I suspected that you would. I would be very interested in hearing a version where the audio file was modified to shift the register to the violin range, keeping the original dynamics and tempo. A word of caution. I have read that a generation of cello students gave up the study after hearing Starker playing the etudes. Starker had a very interesting life (I read his book). He only played one Strad throughout his career (a loaner with which he toured in Africa). The rest of the time he played on copies of instruments he liked in his travels. He created his own cello (and violin) bridge but I have not been able to purchase any examples. Images are available on the net. Sorry for the free form narrative but I find that I no longer have the ability to create paragraphs. Perhaps it is an attempt to limit my verbage.

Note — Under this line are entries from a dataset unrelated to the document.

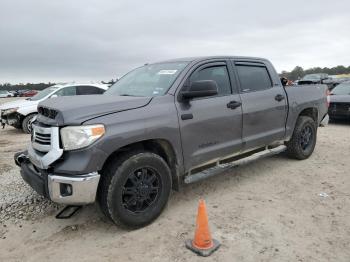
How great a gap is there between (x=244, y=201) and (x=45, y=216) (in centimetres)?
252

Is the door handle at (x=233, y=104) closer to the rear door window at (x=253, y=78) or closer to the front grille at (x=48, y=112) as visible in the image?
the rear door window at (x=253, y=78)

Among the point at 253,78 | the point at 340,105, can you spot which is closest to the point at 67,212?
the point at 253,78

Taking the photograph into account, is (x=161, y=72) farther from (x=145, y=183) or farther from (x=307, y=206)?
(x=307, y=206)

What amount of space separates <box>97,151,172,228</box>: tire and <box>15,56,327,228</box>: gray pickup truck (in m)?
0.01

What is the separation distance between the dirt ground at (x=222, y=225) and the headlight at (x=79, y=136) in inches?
41.3

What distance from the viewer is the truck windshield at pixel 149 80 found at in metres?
4.31

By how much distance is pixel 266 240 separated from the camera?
3467mm

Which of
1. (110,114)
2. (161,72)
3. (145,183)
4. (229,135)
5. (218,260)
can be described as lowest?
(218,260)

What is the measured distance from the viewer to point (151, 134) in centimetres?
377

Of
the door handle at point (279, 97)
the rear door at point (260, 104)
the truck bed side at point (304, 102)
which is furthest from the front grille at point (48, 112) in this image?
the truck bed side at point (304, 102)

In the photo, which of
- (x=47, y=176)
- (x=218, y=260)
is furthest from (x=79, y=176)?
(x=218, y=260)

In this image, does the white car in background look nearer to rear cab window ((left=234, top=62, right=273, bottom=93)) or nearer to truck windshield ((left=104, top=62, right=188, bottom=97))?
truck windshield ((left=104, top=62, right=188, bottom=97))

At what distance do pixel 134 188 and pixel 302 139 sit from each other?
3.81m

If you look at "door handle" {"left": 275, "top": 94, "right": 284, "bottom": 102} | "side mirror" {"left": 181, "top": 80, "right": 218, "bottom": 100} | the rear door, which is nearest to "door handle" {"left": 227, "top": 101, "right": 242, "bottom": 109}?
Result: the rear door
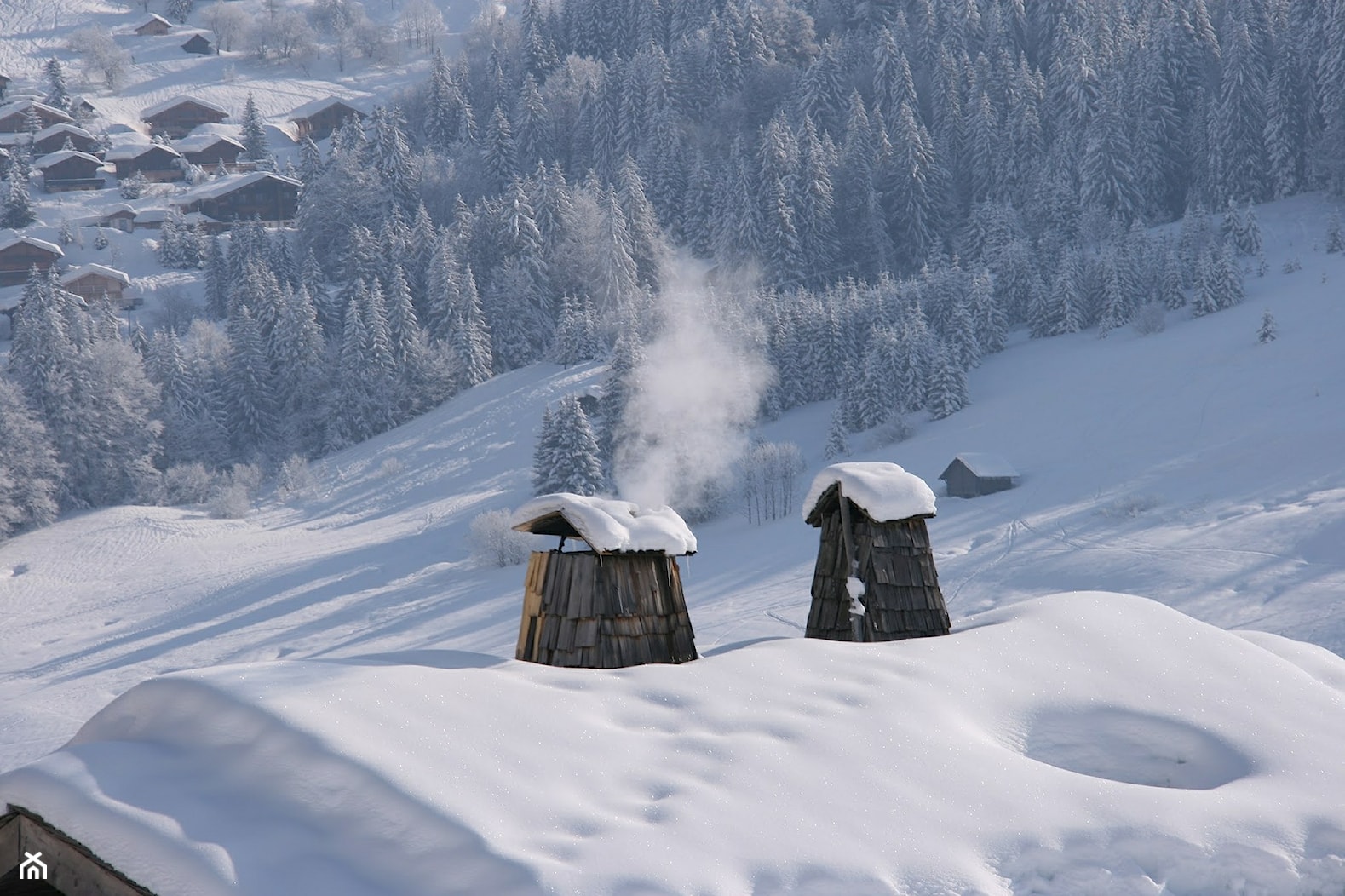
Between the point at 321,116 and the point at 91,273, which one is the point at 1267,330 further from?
the point at 321,116

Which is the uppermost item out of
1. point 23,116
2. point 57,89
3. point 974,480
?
point 57,89

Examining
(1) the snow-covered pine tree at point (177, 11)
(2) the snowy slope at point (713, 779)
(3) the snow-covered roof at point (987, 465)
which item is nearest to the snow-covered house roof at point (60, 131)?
(1) the snow-covered pine tree at point (177, 11)

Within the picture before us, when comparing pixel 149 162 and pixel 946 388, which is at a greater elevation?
pixel 149 162

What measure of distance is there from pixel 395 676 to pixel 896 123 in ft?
266

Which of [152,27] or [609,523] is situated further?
[152,27]

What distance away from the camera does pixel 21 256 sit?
307ft

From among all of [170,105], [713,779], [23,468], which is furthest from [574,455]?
[170,105]

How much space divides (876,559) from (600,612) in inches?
111

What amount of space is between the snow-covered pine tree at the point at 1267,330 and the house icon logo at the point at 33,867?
52840 mm

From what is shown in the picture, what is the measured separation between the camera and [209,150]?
376 ft

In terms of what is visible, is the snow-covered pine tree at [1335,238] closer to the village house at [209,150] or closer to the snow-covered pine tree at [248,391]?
the snow-covered pine tree at [248,391]

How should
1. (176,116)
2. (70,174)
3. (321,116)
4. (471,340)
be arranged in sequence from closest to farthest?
(471,340) → (70,174) → (176,116) → (321,116)

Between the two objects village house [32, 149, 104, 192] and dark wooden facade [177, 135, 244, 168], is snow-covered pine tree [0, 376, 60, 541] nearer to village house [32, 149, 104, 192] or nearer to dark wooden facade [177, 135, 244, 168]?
village house [32, 149, 104, 192]

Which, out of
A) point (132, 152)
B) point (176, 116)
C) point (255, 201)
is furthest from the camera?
point (176, 116)
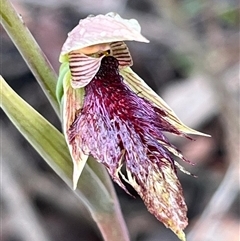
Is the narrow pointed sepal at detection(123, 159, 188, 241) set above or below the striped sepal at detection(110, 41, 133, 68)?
below

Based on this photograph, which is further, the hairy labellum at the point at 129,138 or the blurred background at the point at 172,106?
the blurred background at the point at 172,106

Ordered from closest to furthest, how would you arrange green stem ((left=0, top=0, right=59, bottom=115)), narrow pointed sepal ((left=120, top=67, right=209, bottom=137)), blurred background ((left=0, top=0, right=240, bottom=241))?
green stem ((left=0, top=0, right=59, bottom=115)) < narrow pointed sepal ((left=120, top=67, right=209, bottom=137)) < blurred background ((left=0, top=0, right=240, bottom=241))

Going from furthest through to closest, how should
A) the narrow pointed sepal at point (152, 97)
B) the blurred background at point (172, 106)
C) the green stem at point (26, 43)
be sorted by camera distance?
1. the blurred background at point (172, 106)
2. the narrow pointed sepal at point (152, 97)
3. the green stem at point (26, 43)

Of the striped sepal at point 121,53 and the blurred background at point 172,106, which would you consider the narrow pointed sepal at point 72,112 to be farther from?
the blurred background at point 172,106

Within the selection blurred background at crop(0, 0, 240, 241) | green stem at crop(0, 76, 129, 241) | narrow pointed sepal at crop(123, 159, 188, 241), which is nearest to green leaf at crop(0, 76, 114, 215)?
green stem at crop(0, 76, 129, 241)

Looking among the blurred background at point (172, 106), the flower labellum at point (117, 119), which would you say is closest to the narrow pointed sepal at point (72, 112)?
the flower labellum at point (117, 119)

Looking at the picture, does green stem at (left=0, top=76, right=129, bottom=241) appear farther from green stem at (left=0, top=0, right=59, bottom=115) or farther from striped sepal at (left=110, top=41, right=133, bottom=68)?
striped sepal at (left=110, top=41, right=133, bottom=68)

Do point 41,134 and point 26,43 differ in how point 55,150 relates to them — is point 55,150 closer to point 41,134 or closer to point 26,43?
point 41,134
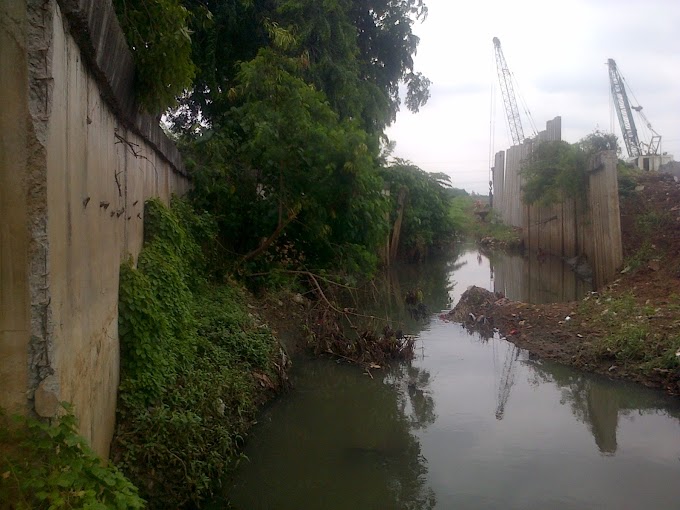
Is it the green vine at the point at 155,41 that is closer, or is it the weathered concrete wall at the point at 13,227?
the weathered concrete wall at the point at 13,227

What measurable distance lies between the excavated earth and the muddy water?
317mm

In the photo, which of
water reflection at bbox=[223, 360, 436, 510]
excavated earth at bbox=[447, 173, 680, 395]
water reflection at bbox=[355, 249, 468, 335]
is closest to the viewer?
water reflection at bbox=[223, 360, 436, 510]

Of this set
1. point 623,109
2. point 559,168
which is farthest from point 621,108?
point 559,168

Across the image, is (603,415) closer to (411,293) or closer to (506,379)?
(506,379)

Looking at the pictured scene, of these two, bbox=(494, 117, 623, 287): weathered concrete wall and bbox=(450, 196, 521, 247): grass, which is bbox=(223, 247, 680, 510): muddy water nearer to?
bbox=(494, 117, 623, 287): weathered concrete wall

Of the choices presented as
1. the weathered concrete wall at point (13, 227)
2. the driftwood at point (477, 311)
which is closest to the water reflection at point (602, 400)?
the driftwood at point (477, 311)

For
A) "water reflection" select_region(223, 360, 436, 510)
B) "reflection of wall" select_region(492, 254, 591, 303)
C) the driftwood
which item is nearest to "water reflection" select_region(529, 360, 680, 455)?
"water reflection" select_region(223, 360, 436, 510)

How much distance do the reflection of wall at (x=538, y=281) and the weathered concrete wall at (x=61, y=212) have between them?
38.4 ft

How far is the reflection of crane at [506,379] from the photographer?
763cm

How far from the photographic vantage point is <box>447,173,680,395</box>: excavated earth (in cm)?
843

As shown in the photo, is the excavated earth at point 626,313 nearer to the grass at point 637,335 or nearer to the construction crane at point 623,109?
the grass at point 637,335

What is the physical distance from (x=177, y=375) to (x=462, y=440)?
286 cm

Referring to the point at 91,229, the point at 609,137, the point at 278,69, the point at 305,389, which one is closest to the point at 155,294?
the point at 91,229

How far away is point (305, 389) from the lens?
8.09 metres
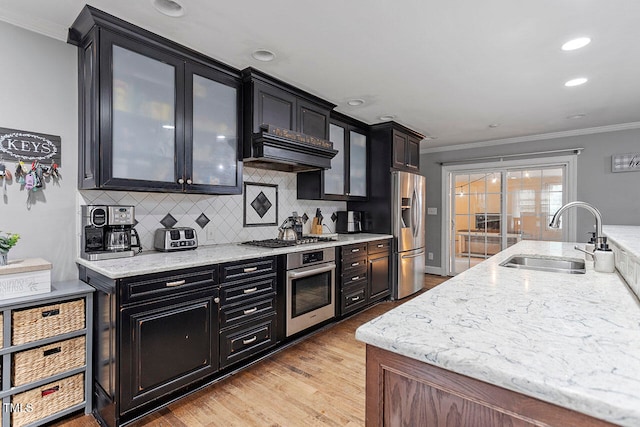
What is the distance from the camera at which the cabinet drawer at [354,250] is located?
3479 millimetres

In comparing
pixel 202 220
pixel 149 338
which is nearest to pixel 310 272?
pixel 202 220

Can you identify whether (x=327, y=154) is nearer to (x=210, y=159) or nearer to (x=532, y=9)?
(x=210, y=159)

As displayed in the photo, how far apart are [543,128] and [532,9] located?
3.25 metres

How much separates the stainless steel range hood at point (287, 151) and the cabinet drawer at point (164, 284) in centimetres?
110

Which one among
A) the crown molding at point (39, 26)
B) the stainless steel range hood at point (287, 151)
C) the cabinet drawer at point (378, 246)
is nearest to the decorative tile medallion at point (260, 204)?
the stainless steel range hood at point (287, 151)

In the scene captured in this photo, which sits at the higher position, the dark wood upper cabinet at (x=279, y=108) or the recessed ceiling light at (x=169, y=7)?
the recessed ceiling light at (x=169, y=7)

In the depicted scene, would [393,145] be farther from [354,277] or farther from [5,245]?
[5,245]

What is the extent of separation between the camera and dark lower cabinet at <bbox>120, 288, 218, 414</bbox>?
1817mm

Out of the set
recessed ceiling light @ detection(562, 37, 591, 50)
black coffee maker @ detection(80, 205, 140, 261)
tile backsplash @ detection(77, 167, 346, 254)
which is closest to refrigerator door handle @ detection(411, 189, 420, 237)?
tile backsplash @ detection(77, 167, 346, 254)

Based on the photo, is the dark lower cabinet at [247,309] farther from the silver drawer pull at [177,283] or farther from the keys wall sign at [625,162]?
the keys wall sign at [625,162]

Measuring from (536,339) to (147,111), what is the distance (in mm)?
2420

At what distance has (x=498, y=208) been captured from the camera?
5379 mm

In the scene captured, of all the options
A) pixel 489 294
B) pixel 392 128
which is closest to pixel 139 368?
pixel 489 294

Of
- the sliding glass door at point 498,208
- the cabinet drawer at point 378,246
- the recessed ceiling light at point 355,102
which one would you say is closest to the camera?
the recessed ceiling light at point 355,102
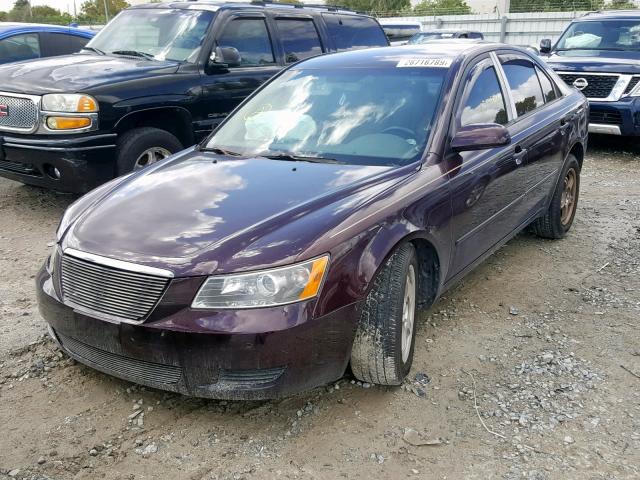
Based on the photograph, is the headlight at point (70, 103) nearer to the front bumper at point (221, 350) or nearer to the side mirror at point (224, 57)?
the side mirror at point (224, 57)

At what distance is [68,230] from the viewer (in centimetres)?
319

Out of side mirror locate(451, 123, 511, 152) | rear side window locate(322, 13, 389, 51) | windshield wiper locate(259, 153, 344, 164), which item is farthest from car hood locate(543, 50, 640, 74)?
windshield wiper locate(259, 153, 344, 164)

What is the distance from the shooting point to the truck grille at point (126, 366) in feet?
9.08

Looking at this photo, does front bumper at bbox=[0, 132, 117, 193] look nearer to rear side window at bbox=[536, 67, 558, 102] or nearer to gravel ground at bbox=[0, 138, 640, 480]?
gravel ground at bbox=[0, 138, 640, 480]

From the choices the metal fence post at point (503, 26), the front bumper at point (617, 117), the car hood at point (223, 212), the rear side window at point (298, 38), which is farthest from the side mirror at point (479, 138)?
the metal fence post at point (503, 26)

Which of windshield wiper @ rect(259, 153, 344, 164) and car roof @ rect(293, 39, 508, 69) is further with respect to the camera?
car roof @ rect(293, 39, 508, 69)

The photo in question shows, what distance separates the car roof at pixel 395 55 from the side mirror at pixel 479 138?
0.67m

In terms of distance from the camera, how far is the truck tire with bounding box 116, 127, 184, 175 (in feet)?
18.6

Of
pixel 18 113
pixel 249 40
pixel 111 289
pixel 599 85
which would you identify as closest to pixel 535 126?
pixel 111 289

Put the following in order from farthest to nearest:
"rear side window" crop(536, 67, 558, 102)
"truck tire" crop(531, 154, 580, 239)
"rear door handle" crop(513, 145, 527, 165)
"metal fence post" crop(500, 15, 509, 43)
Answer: "metal fence post" crop(500, 15, 509, 43)
"truck tire" crop(531, 154, 580, 239)
"rear side window" crop(536, 67, 558, 102)
"rear door handle" crop(513, 145, 527, 165)

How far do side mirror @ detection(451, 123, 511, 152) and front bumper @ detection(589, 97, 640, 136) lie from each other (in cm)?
626

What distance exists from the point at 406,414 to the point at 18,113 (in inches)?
172

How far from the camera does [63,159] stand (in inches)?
212

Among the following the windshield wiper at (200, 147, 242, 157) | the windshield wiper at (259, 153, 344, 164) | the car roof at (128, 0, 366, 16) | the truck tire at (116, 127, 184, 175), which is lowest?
the truck tire at (116, 127, 184, 175)
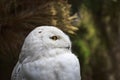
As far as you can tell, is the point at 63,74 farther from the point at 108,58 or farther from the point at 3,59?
the point at 108,58

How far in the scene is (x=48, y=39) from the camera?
2.98 feet

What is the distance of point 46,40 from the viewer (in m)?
0.91

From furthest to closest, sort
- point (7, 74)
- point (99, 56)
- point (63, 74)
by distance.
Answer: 1. point (99, 56)
2. point (7, 74)
3. point (63, 74)

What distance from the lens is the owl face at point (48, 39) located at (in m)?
0.90

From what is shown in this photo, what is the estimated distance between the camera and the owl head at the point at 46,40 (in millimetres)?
903

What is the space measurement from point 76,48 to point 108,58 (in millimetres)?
1062

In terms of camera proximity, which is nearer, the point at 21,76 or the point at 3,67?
the point at 21,76

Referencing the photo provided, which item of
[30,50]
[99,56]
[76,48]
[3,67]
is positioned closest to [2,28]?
[3,67]

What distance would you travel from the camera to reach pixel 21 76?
92 cm

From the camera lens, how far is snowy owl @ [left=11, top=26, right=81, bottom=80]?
0.88 meters

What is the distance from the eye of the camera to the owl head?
0.90 metres

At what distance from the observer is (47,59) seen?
891 millimetres

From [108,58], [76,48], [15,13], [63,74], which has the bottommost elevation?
[108,58]

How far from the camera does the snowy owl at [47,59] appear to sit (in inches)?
34.8
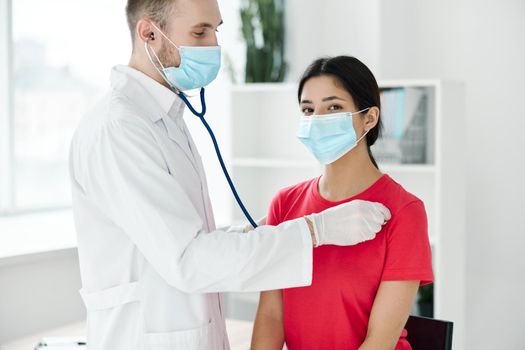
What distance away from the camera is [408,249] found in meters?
1.62

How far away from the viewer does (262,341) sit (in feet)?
5.81

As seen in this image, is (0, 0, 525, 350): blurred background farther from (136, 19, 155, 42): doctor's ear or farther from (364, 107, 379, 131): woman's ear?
(136, 19, 155, 42): doctor's ear

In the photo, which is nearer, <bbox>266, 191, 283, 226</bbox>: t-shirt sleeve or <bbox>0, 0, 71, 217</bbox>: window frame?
<bbox>266, 191, 283, 226</bbox>: t-shirt sleeve

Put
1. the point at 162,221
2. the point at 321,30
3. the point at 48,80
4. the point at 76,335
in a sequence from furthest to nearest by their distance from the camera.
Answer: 1. the point at 321,30
2. the point at 48,80
3. the point at 76,335
4. the point at 162,221

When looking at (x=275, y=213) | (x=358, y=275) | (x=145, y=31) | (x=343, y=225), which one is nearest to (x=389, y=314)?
(x=358, y=275)

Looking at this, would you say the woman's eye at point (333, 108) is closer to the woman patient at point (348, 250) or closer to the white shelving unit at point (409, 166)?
the woman patient at point (348, 250)

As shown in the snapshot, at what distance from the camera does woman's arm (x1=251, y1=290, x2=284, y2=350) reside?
5.82 feet

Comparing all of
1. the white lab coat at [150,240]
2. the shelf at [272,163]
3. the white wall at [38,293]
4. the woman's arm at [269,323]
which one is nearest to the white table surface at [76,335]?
the white wall at [38,293]

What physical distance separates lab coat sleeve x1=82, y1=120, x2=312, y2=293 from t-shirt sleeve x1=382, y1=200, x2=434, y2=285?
26cm

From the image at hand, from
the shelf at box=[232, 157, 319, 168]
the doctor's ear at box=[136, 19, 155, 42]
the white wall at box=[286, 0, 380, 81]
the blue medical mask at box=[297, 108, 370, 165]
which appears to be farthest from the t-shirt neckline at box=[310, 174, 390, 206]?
the white wall at box=[286, 0, 380, 81]

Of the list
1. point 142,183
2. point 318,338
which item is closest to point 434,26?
point 318,338

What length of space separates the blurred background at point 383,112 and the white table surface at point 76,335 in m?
0.60

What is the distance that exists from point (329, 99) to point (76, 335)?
1.27m

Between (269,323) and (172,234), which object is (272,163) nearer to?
(269,323)
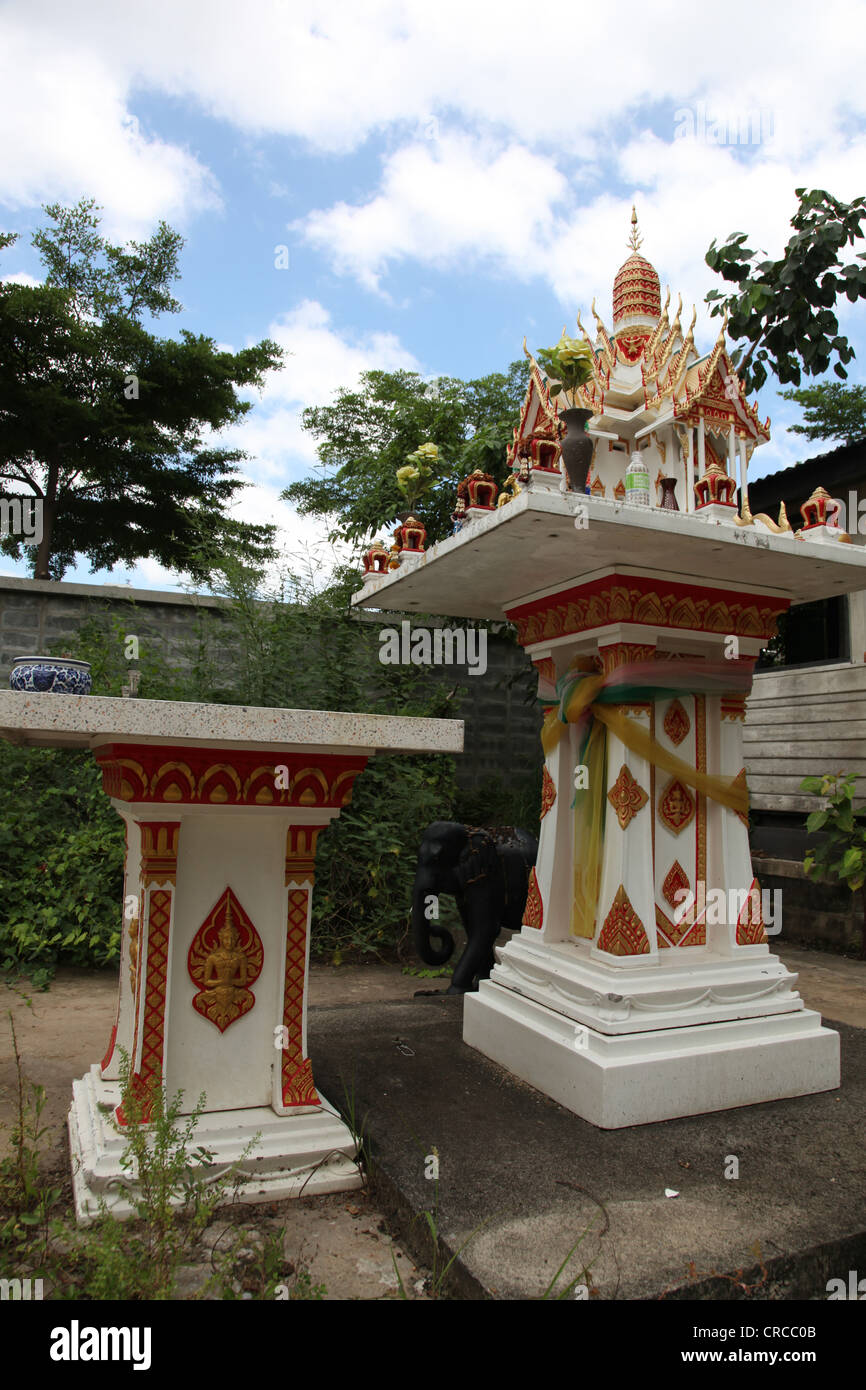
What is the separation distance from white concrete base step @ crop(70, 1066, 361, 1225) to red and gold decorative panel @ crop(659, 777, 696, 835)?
6.88 feet

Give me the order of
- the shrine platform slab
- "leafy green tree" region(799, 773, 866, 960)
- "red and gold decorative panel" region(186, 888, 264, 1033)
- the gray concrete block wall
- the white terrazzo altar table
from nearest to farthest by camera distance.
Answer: the shrine platform slab → the white terrazzo altar table → "red and gold decorative panel" region(186, 888, 264, 1033) → "leafy green tree" region(799, 773, 866, 960) → the gray concrete block wall

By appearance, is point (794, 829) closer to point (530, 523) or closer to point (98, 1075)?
point (530, 523)

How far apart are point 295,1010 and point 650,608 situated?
243 cm

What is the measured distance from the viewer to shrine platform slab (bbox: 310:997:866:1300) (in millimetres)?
2463

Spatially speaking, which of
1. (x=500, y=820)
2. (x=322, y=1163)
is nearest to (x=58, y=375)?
(x=500, y=820)

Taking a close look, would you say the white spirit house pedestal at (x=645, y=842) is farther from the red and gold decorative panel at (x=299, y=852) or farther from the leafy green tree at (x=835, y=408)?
the leafy green tree at (x=835, y=408)

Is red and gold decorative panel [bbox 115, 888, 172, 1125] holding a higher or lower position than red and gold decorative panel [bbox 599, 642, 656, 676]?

I cannot comprehend the troubles he faced with humidity in Africa, coupled with his desire to not harm the Strad. I have watched the David Finckel videos and have wondered the same about his humidity problems throughout his world tours.
I believe I am safe in saying that no one here would ever think to stifle your words, quite the opposite every one here is anxious for your next post. Because forum gremlins have caused me problems in other forums, I now type into Notepad, then copy/paste into the reply area...no problems.
Thank you again for the info about the cd. I have listened to it twice before I practiced with the cello. Sadly by osmosis I learned very little. The etudes are way way over my head. But it was fun to listen how a cello is to be played. The double stops can really open your mind as to the possibilities.
I basically use the cello as a type of yoga,,long slow bowing without much intentional thought,,just being. I am still in first position trying to hit the fourth finger accurately.
You mentioned that Starker worked at IU, which is just down the road from me. In fact I took some violin lessons at one of the buildings at Jacob School of Music. Parking was a big headache there.